Avez-vous déjà entendu parler de la blockchain? Savez-vous comment elle peut s’appliquer aux industries créatives que sont les secteurs du film, de la télévision, des médias numériques et du jeu vidéo ? Nous aussi, nous nous sommes posé la question! Si les crypto-monnaies révolutionnent aujourd’hui la façon d’envisager les flux et les usages monétaires, la blockchain fait bien plus encore.

Mais commençons par le début. En janvier 2009, les technologies blockchain ont trouvé leur première application d’affaires dans le bitcoin. Est née la première monnaie virtuelle, accessible et échangeable via son propre réseau numérique ouvert : la blockchain bitcoin.

La blockchain est en fait un registre distribué de transactions. Un registre qui comprend notamment deux caractéristiques : il est inaltérable et décentralisé.

Inaltérable, car les transactions, encryptées, sont en quelque sorte « scellées » dans des blocs de données, lesquels sont liés les uns aux autres par un identifiant unique dans une chaine de blocs… Plus cette chaine est longue, plus elle devient immuable et donc sécuritaire. Décentralisé, car il s’agit d’un principe de pair-à-pair (P2P) selon lequel les blocs, une fois approuvés, sont copiés sur les nœuds informatiques du réseau. Et ce sont les intervenants eux-mêmes du réseau qui approuvent les blocs par consensus, un élément clé du principe de la blockchain. Les paramètres de ce consensus (et ses règles de gouvernance) varient d’une blockchain à l’autre, qu’elle soit publique (ex.
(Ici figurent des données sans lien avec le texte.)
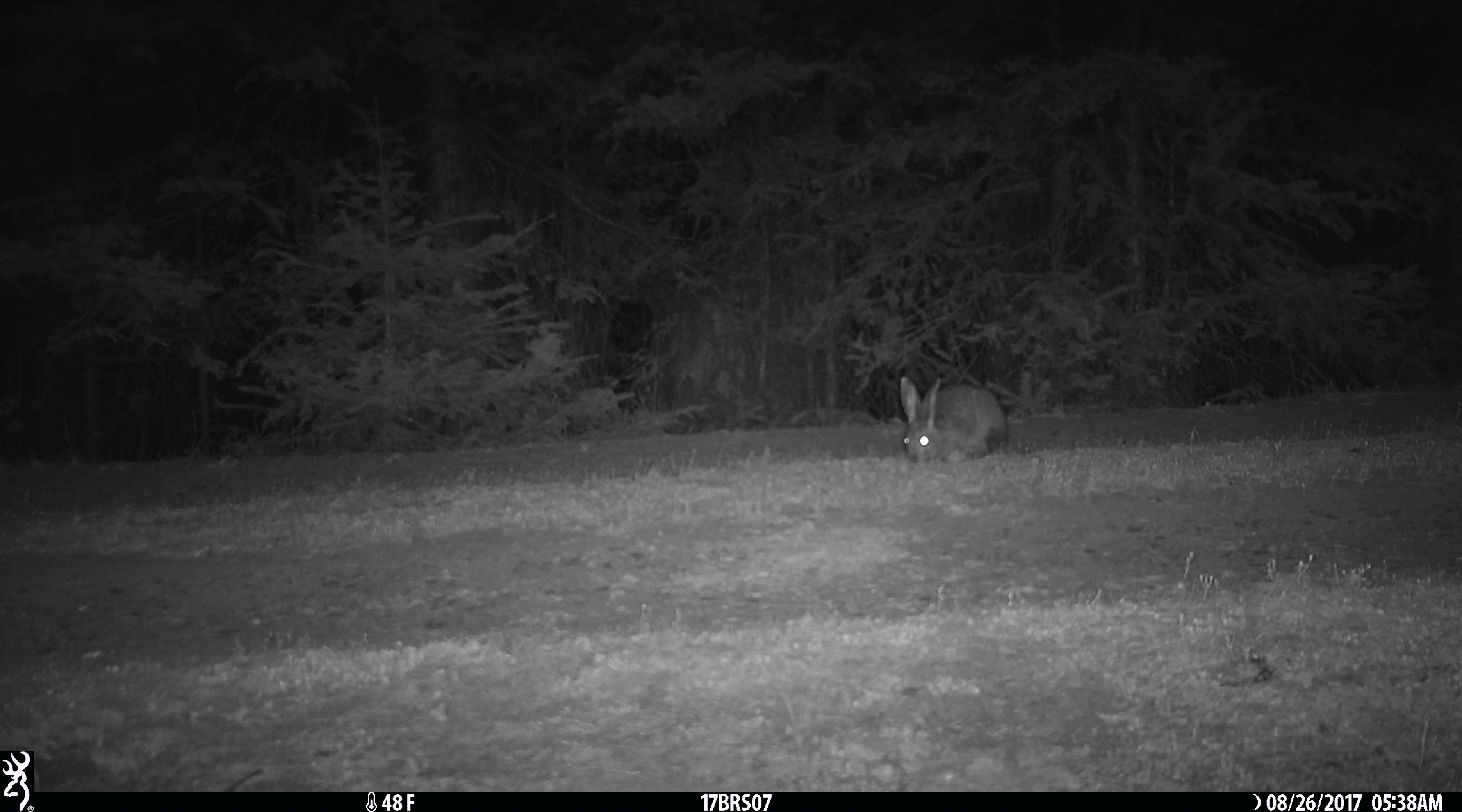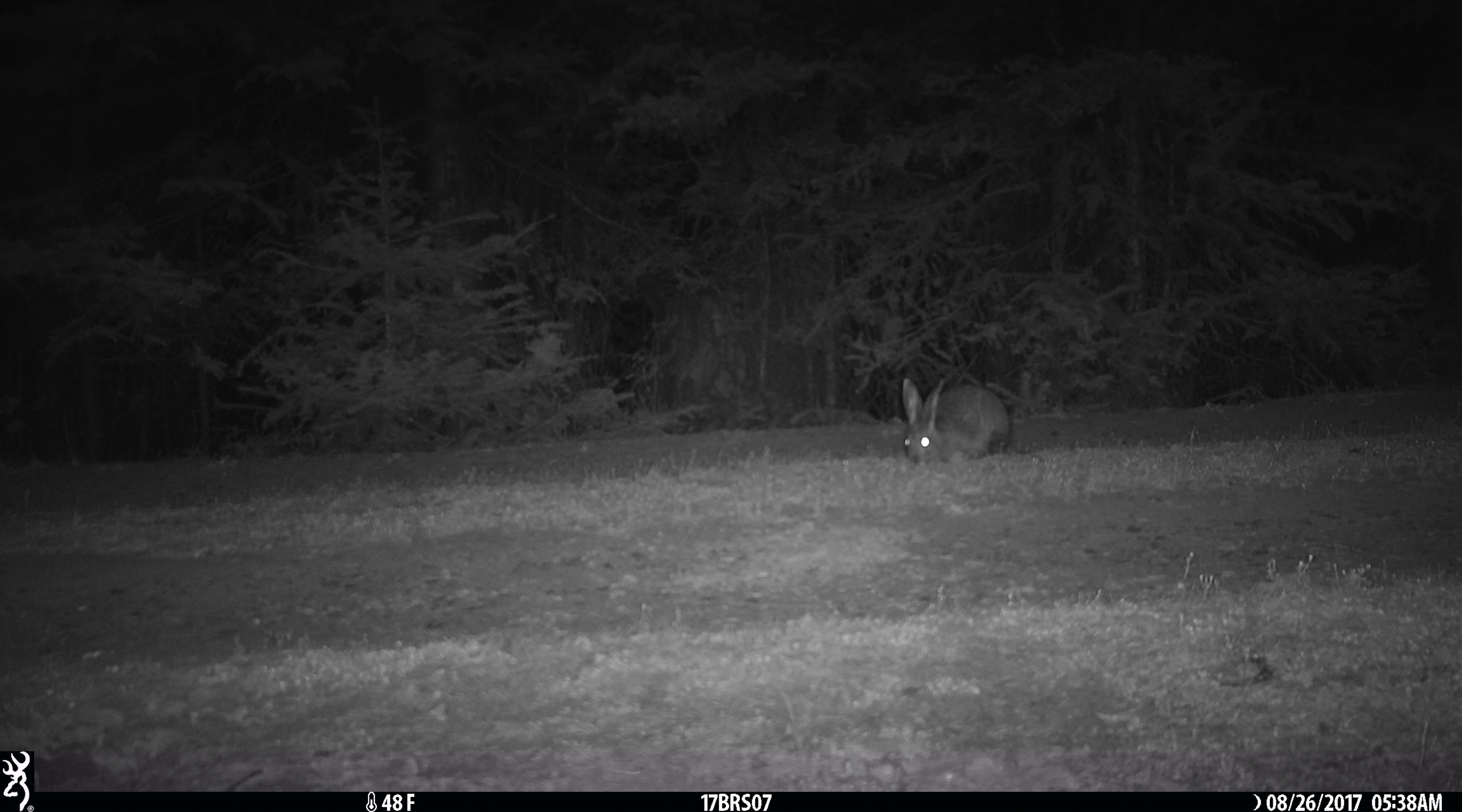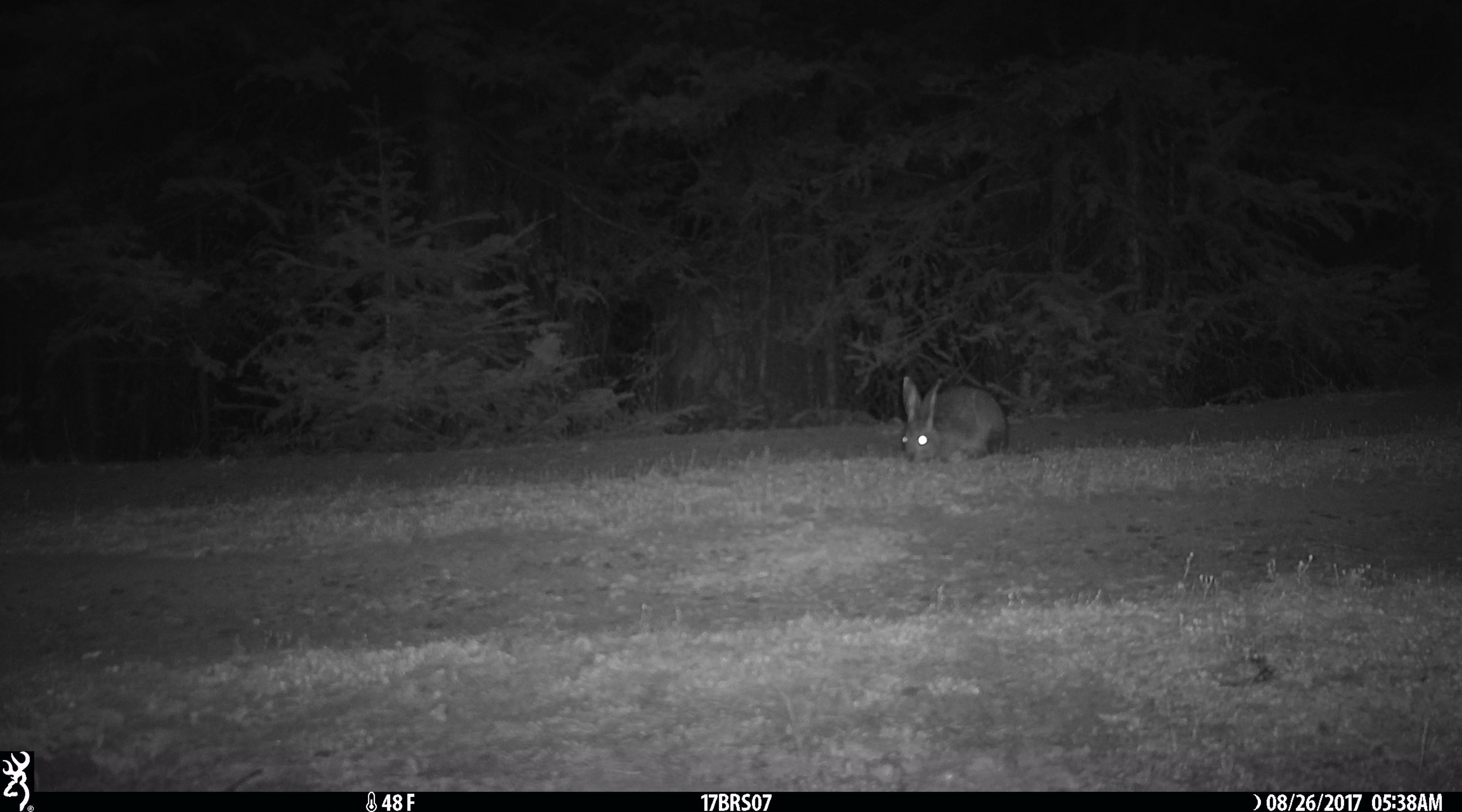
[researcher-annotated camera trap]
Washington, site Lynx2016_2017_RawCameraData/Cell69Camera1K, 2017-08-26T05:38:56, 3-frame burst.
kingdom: Animalia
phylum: Chordata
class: Mammalia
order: Lagomorpha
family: Leporidae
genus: Lepus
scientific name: Lepus americanus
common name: snowshoe hare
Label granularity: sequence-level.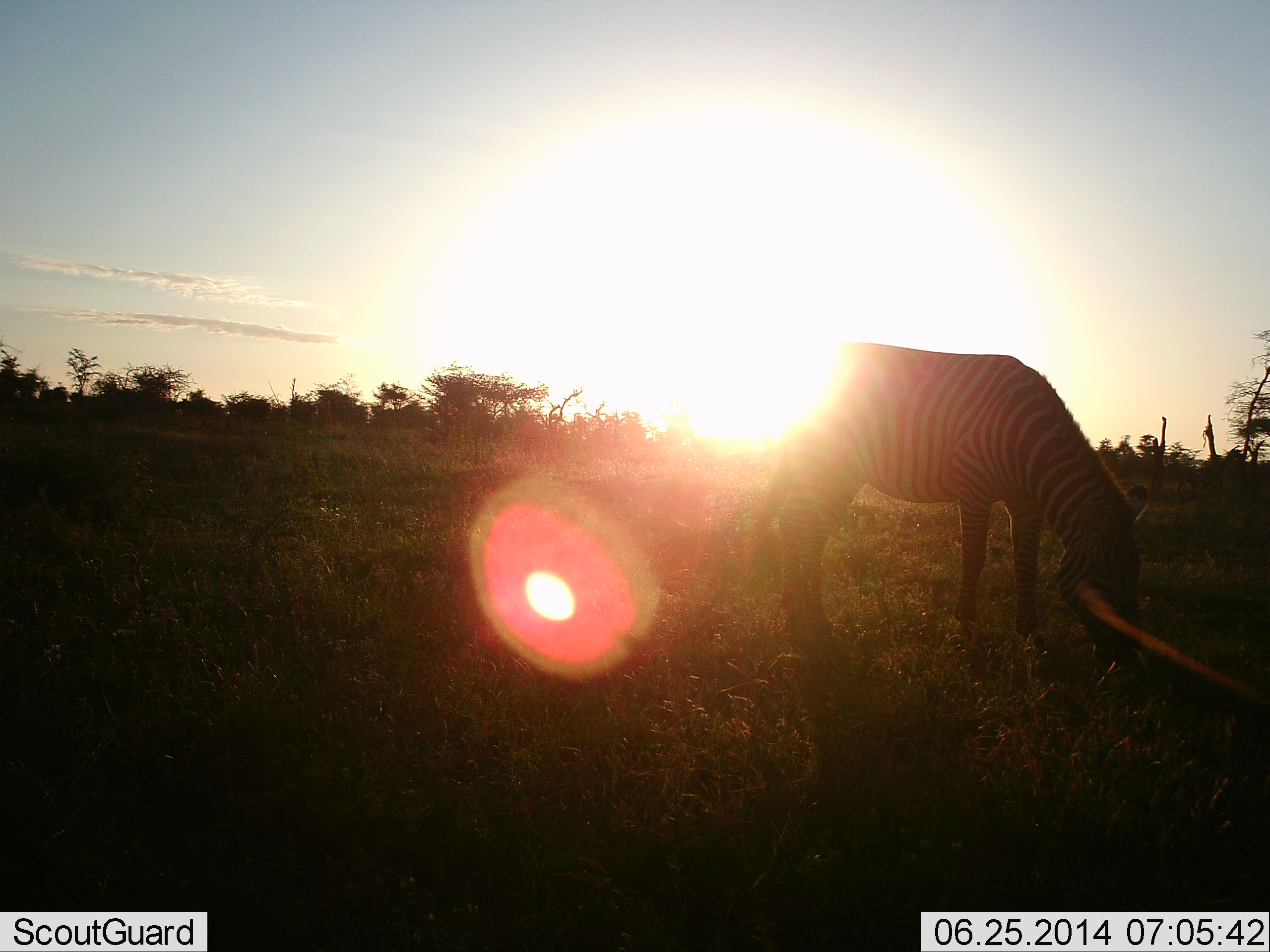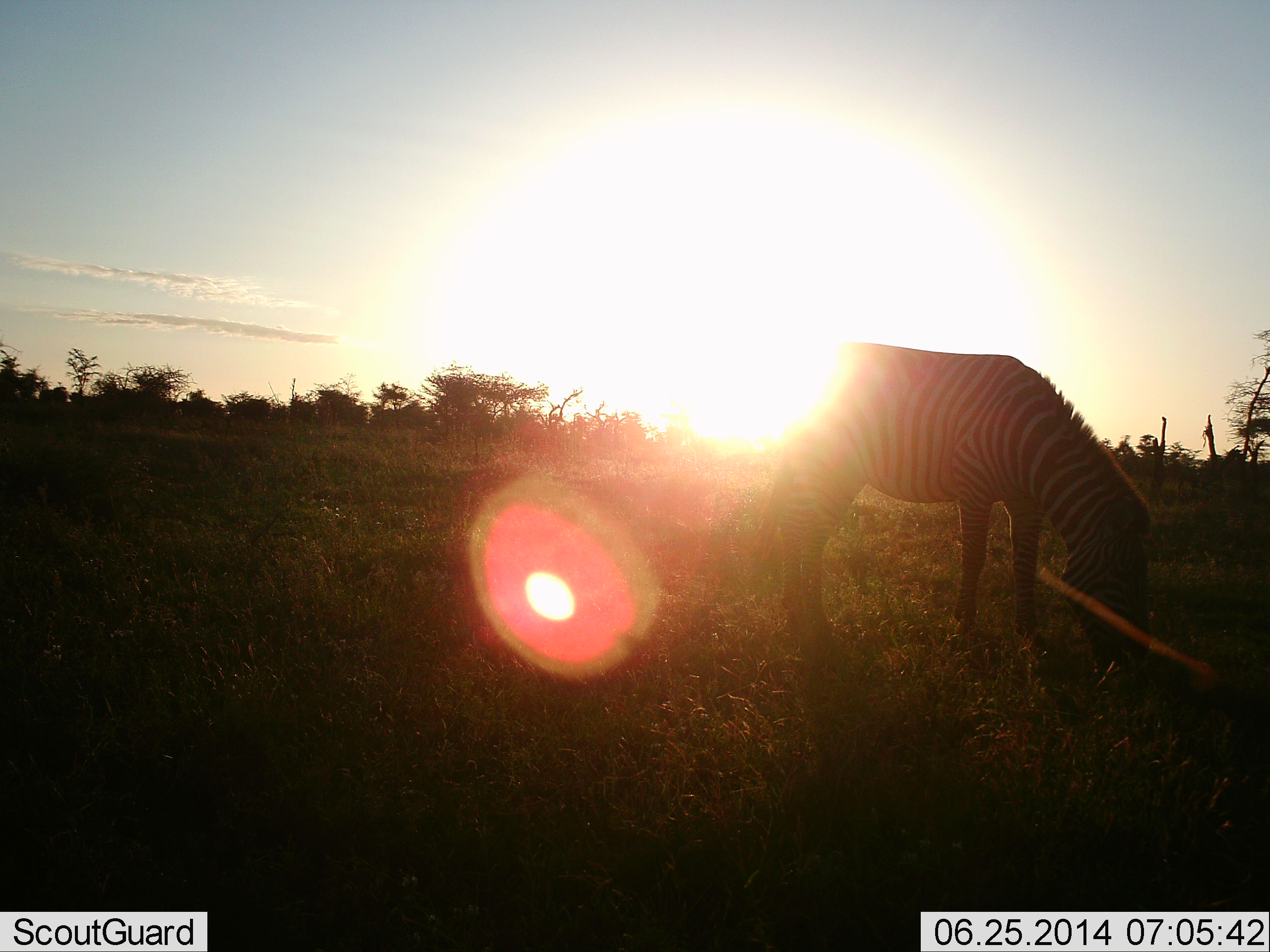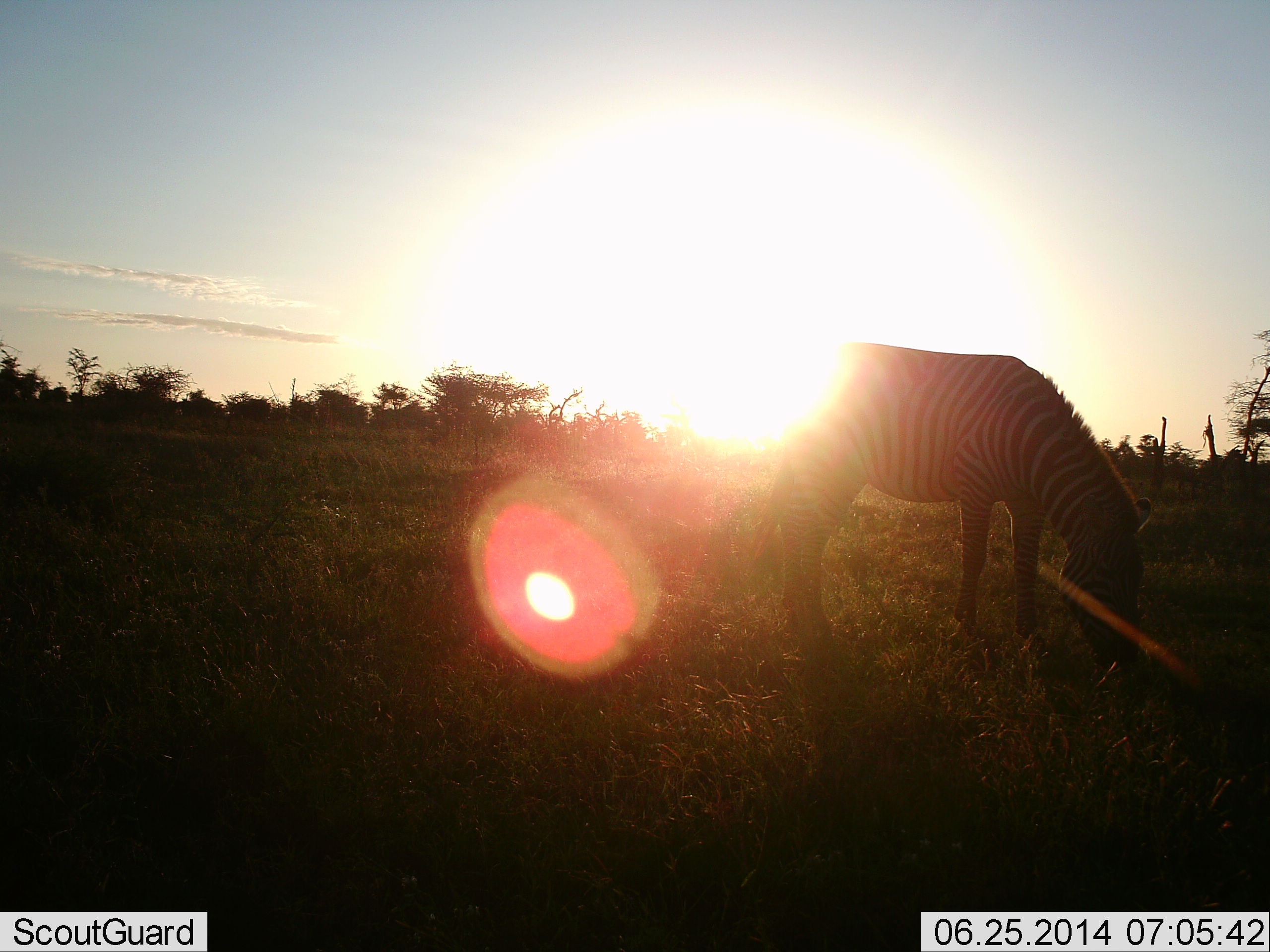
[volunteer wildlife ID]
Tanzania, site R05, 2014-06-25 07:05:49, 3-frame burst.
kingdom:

Bitcoin), privée (d’une organisation) ou de consortium (ex. : un secteur d’activité).

De nouveaux usages, de nouvelles formes de transactions et relations entre parties prenantes et de nouvelles applications peuvent être imaginés, notamment concrétisés par l’usage de contrats intelligents (Smart Contracts) qui établissent et automatisent les règles d’affaires d’une blockchain.

Encore de la difficulté à saisir le concept? 

Voici quelques exemples concrets qui s’appliquent à l’industrie audiovisuelle :

  • Protection de la propriété intellectuelle (identité numérique) ;
  • Gestion des droits (traçabilité des transactions) ;
  • Collaboration (traçabilité des contributions, systèmes d’approbation dans les coproductions et productions transmédias) ;
  • Distribution et monétisation de contenus (désintermédiation, connections et relations directes avec les auditoires) ;
  • Financement (socio-financement, crypto-monnaies) ;
  • Paiement de royauté et récupération d’investissements (transparence, automatisation, micropaiements).

Ici encore, nous continuons d’innover en jouant un rôle de leader, non seulement dans l’expérimentation du potentiel de ces nouvelles technologies, mais aussi dans l’évaluation de leurs impacts et la faisabilité de leur adoption par l’industrie.

Une vaste recherche sur la blockchain sera publiée prochainement, en partenariat avec le Fonds des médias du Canada, le Pôle médias HEC Montréal et Badel Media.

*Vidéo en anglais uniquement.

Aussi, dans le cadre du Canada à l’honneur lors du European Film Market de la Berlinale en février dernier, la conférence « Let’s Change with Blockchain! » combinant études de cas et atelier de création, a été présentée à près de 150 participants, professionnels de divers secteurs et pays. En association avec Badel Media, Groupe Média TFO (lui-même soutenu par le FMC pour le premier prototype blockchain d’un télédiffuseur au Canada), Three Lefts, OVA et la Blockchain Association of Canada, cette initiative de réflexion sur la distribution de films, la monétisation de contenus et la diversité à l’écran a été reproduite sous la forme d’un panel/meet-up à l’espace RDV CANADA du festival SXSW (Austin, mars 2018).

Pour résumer, les experts illustrent parfois que l’Internet est une question de réseaux et de communication, alors que la blockchain est l’Internet de la valeur. Celle des biens et contenus qui y sont transigés et celle de ses usagers eux-mêmes, d’où aussi son immense potentiel. La blockchain est donc à surveiller de près! Car elle pourrait jouer un rôle clé dans le futur pour les créateurs et les consommateurs de contenus culturels canadiens ainsi que pour l’ensemble de l’industrie.